Markíza
- Logo used since 2022
- Country: Slovakia
- Transmitters: cable, satellite, IPTV, DVB-T
- Headquarters: Záhorská Bystrica, Bratislava

Programming
- Language: Slovak
- Picture format: 1080i HDTV

Ownership
- Owner: Markíza – Slovakia, spol. s r.o. (CME, owned by PPF Group)
- Sister channels: Markíza Doma Markíza Dajto Markíza KRIMI Markíza Klasik Markíza International

History
- Launched: 31 August 1996; 29 years ago
- Founder: Pavol Rusko

Links
- Website: markiza.sk tnlive.sk

Availability

Terrestrial
- DVB-T: MUX 4 (HD) (Pay)

Streaming media
- Archív Markíza: Watch live (Slovak only)
- Voyo: Voyo

= Markíza =

Slovak television channel

Markíza (also known as Televízia Markíza) is a Slovak television channel launched on August 31, 1996. The channel was founded by a later politician Pavol Rusko, and is now part of the Central European Media Enterprises (CME).

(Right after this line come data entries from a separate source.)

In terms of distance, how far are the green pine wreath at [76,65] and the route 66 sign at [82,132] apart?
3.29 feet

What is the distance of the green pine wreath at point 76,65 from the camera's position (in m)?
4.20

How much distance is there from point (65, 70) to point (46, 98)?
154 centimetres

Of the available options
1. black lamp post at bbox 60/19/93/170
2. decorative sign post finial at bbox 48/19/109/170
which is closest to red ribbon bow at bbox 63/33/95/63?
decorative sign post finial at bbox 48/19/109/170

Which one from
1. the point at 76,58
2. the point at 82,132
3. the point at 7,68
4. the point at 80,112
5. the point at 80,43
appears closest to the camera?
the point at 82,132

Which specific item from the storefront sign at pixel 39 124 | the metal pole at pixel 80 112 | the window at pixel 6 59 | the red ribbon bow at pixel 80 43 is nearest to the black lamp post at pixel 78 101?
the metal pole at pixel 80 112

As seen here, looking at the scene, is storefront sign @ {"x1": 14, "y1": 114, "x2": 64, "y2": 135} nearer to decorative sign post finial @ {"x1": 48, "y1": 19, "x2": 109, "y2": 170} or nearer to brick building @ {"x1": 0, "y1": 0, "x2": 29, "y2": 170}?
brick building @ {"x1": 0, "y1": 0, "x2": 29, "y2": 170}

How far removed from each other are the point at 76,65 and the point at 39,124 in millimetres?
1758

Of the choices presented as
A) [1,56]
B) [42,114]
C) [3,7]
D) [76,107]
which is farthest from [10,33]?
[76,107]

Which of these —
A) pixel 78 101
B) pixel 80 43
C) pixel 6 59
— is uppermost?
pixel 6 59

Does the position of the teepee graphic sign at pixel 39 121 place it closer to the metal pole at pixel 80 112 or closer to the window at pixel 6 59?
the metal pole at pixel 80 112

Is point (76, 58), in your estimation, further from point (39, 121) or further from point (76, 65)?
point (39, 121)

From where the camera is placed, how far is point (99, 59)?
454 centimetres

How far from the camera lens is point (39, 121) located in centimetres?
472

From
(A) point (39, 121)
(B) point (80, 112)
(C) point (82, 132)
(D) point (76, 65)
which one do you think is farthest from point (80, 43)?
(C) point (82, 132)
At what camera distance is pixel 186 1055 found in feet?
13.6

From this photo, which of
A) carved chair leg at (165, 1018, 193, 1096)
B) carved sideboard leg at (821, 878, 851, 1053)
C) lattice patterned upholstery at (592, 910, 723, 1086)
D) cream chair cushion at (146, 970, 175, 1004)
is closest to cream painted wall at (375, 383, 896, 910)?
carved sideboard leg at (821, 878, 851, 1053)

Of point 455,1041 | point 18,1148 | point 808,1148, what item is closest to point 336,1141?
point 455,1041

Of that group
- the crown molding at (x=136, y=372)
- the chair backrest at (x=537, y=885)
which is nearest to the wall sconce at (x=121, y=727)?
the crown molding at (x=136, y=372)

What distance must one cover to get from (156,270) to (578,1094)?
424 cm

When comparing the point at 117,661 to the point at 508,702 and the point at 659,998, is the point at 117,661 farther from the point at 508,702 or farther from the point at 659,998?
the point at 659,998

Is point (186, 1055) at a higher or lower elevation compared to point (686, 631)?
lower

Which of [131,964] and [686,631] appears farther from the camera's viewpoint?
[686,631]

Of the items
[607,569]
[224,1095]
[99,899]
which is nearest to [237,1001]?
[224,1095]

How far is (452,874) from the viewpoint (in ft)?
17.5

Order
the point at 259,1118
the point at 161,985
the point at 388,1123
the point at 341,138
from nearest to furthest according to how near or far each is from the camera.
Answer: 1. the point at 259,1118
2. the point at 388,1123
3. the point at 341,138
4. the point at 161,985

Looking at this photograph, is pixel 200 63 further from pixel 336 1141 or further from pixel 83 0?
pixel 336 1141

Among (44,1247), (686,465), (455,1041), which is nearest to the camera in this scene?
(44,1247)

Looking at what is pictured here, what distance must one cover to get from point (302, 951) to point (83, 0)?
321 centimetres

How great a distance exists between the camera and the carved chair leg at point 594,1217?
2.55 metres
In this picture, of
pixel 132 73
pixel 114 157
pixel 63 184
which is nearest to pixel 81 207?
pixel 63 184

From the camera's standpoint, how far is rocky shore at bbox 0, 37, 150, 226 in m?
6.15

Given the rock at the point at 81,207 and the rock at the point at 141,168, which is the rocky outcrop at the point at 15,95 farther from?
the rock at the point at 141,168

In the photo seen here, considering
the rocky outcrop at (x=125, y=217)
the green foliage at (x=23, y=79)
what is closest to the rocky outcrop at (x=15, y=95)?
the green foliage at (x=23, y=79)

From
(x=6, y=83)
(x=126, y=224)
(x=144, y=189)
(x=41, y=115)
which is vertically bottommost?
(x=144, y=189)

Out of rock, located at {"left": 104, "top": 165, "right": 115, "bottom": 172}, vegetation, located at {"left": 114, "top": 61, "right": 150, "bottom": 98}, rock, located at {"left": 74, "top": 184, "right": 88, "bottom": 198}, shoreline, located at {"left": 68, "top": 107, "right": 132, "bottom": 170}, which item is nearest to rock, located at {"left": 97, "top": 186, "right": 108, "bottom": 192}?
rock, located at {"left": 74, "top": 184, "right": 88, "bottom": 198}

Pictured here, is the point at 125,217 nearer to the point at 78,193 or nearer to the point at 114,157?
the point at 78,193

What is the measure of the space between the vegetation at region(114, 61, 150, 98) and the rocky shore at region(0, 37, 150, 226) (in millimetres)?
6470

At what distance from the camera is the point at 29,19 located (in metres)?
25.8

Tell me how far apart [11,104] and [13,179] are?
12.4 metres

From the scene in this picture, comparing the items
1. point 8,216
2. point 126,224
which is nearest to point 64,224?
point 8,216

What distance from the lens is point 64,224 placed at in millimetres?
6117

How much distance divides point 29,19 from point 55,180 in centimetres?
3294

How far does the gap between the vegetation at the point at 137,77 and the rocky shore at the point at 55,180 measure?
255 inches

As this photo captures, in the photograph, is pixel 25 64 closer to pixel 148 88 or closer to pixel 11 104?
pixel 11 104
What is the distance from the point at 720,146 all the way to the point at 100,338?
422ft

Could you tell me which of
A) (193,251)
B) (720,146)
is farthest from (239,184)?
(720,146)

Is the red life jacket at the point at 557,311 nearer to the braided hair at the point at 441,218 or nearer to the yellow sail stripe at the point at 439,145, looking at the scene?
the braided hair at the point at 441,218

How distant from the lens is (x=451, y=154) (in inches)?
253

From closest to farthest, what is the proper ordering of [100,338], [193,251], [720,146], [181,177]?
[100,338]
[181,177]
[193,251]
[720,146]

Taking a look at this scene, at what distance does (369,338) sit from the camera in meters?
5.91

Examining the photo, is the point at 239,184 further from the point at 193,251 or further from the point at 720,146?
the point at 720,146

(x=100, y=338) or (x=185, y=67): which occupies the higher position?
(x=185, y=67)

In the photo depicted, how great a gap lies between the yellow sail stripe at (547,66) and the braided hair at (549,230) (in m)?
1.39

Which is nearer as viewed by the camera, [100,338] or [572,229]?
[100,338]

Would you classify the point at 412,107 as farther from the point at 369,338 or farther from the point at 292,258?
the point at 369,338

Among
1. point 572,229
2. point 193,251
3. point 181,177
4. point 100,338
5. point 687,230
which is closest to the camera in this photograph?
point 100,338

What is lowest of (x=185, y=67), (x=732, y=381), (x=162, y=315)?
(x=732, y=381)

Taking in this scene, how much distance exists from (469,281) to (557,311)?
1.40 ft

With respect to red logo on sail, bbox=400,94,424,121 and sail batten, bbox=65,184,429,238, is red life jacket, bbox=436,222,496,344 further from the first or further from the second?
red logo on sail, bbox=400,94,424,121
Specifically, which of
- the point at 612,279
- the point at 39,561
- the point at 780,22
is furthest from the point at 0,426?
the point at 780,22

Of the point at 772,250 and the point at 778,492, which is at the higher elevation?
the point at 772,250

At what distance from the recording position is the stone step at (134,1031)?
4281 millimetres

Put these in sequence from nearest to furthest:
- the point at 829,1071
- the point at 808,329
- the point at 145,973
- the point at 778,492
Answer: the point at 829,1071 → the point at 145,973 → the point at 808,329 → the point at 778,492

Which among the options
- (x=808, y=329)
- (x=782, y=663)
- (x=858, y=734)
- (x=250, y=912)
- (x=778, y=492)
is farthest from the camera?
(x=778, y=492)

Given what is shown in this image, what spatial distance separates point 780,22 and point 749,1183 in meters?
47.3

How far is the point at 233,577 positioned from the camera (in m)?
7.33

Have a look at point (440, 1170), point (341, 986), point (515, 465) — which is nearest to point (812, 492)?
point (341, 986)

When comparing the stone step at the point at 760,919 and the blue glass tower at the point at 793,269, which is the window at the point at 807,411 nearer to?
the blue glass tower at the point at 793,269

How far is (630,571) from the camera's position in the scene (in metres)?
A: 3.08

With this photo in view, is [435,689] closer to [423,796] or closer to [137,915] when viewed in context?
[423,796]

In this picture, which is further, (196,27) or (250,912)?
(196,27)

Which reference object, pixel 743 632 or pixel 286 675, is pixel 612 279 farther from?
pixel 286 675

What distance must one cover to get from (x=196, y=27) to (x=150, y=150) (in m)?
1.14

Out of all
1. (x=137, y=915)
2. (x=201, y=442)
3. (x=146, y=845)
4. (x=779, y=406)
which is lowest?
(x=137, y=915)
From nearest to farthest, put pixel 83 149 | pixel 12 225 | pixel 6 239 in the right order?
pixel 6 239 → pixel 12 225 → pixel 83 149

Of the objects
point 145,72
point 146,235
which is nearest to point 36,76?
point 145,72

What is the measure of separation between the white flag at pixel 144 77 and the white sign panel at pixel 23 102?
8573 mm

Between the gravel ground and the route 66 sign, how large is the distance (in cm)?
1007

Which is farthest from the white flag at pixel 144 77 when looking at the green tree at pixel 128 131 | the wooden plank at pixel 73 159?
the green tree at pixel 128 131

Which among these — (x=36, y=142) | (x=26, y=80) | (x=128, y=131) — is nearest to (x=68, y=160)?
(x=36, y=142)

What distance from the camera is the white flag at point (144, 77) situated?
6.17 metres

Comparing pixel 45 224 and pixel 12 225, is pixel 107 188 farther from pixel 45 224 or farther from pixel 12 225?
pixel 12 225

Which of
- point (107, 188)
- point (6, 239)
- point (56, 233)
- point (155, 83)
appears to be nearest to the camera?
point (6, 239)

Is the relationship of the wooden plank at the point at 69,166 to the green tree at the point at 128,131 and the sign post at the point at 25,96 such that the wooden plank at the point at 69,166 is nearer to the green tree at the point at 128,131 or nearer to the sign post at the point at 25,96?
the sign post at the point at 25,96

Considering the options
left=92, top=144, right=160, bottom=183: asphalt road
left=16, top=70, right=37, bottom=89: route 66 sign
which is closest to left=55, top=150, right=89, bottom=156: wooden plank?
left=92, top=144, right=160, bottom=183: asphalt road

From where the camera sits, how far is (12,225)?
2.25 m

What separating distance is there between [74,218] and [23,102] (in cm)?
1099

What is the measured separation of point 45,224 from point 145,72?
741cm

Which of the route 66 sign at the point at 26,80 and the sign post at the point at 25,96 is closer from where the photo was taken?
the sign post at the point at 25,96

It also operates television channels Doma (since 2009), Dajto (since 2012), Markíza International (since 2016), Markíza KRIMI (since 2022), and Markíza Klasik (since 2024).
In 2020, CME was bought out by Peter Kellner's investment group PPF. PPF is therefore the new owner of TV Markíza.

In addition to its news and local programs, TV Markíza has broadcast rights to a variety of popular American and European films and series.

TV Markíza's programming is also available through the Slovak streaming service Voyo, mobile applications.

The General Director of CME's operations in Slovakia is Peter Gažík.

==Etymology==
The name of the channel, Markíza (Marquise), in the words of its director in 2008, evoked "freshness, glamour, prestige", which was seen as something "out of the ordinary".

==History==
"Markiza is a daughter of the HZDS", said Emília Boldišová, who led the license drive, which refused to give a license to Pavol Rusko because he hid the co-owner from abroad, Sylvia Volzová. The committee in December 1994 issued a license to Markíza – Slovakia, Blatné, spol. s. r. o. which was awarded on 7 August 1995. According to Boldišová, thanks to the then president of the Slovak National Council Ivan Gašparovič, his assistant Ľuboš Jurík and Oľga Keltošová.

==CME Content Academy==
In 2022, Markíza and TV Nova, in cooperation with The Television Institute Brno, launched CME Content Academy. The scholarship program is funded by Central European Media Enterprises, to which both TV Nova and Markíza belong. The Academy's two-year course is designed to provide participants with a grounding across various film-making disciplines, enabling students to become TV professionals.

The practice is divided according to the production scheme of TV Nova and Markíza and takes place in Brno, Prague, and Bratislava.